Born in Mexico City, Lorenzana was part of a government initiative to populate colonial settlements in what is now California. The government sent orphaned children and young women to live with settler families, or in the case of the young women, to be married to local soldiers.
Lorenzana came to present-day San Diego in 1800 with her mother, but after her mother married a local solider, she was sent to an orphanage. She was eventually placed with a local family where she learned to read, write, and perform skills like cooking, sewing, and nursing. These skills lead her to start teaching, and she headed a school where she passed along her knowledge to the children of both settlers and natives.
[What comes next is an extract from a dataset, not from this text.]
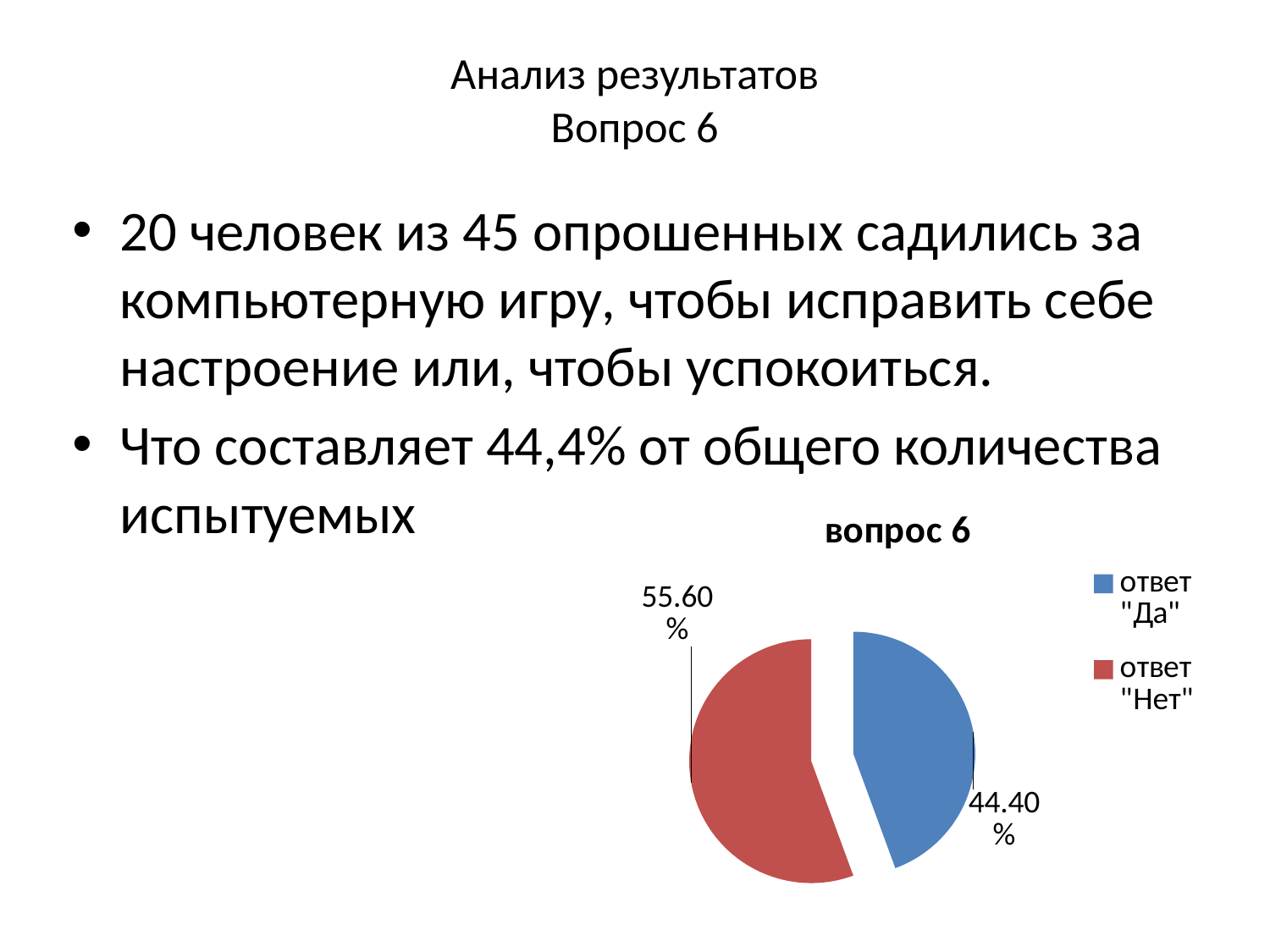
What colour is the slice for ответ "Да"? blue Which is larger: the share for ответ "Да" or the share for ответ "Нет"? ответ "Нет" How many slices does the pie chart have? 2 Is the share for ответ "Нет" greater or less than 50%? greater What share of the pie is labelled ответ "Нет"? 55.60% What is the title of the chart? вопрос 6 Which slice of the pie is the smallest? ответ "Да" What is the difference between the ответ "Нет" share and the ответ "Да" share? 11.20% What type of chart is shown on the slide? pie chart Which slice of the pie is the largest? ответ "Нет" How many entries does the legend list? 2 What share of the pie is labelled ответ "Да"? 44.40%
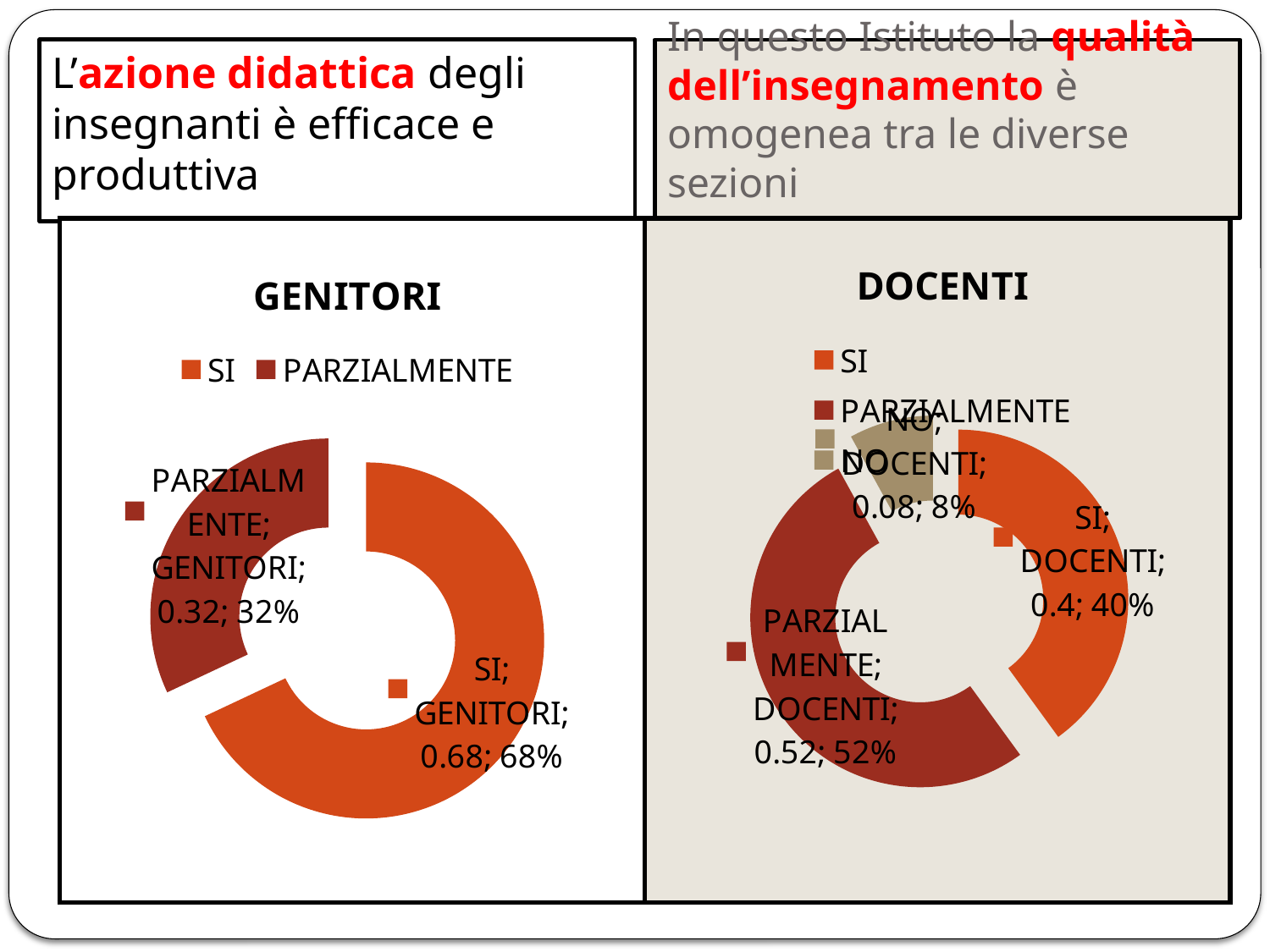
In the DOCENTI chart, what percentage is shown for NO? 8% How many categories does the DOCENTI chart show? 3 In the DOCENTI chart, what percentage is shown for SI? 40% In the DOCENTI chart, what percentage is shown for PARZIALMENTE? 52% In the GENITORI chart, what is the difference in percentage points between SI and PARZIALMENTE? 36 In the DOCENTI chart, which category has the smallest share? NO In the GENITORI chart, what percentage is shown for SI? 68% In the DOCENTI chart, which category has the largest share? PARZIALMENTE What kind of chart is the GENITORI chart? doughnut chart In the GENITORI chart, what percentage is shown for PARZIALMENTE? 32% In the GENITORI chart, which category has the larger share, SI or PARZIALMENTE? SI In the DOCENTI chart, what is the difference in percentage points between PARZIALMENTE and SI? 12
She was also active at a San Diego mission, becoming such a respected and trusted figure there, that she was put in charge of the mission’s purchasing. She traveled to the ships with lists of goods from the fathers or selecting what she thought was needed. Her work earned her the name “La Beata,” the Blessed One.
Lorenzana received a government land grant for the nearly 9,000-acre Santa Clara de Jamachá in 1840, and another smaller piece of land, Cañada de los Coches, in 1843, but this land was taken from her when the U.S. invaded Mexico. A captain of the U.S. Army informed Lorenzana that the army would need to use her land for their horses. Lorenzana asked for payment for the land, but never received it. In a move that one historian called “legal hocus-pocus,” her land was purchased by the army captain, and she was never able to reclaim it.
At the end of her life, Lorenzana had lost all of her land, both the two land grants and a ranch she’d purchased, and was living in poverty in Santa Barbara. Today, her story is commemorated with a small plaque at the site of the small but meaningful land grant.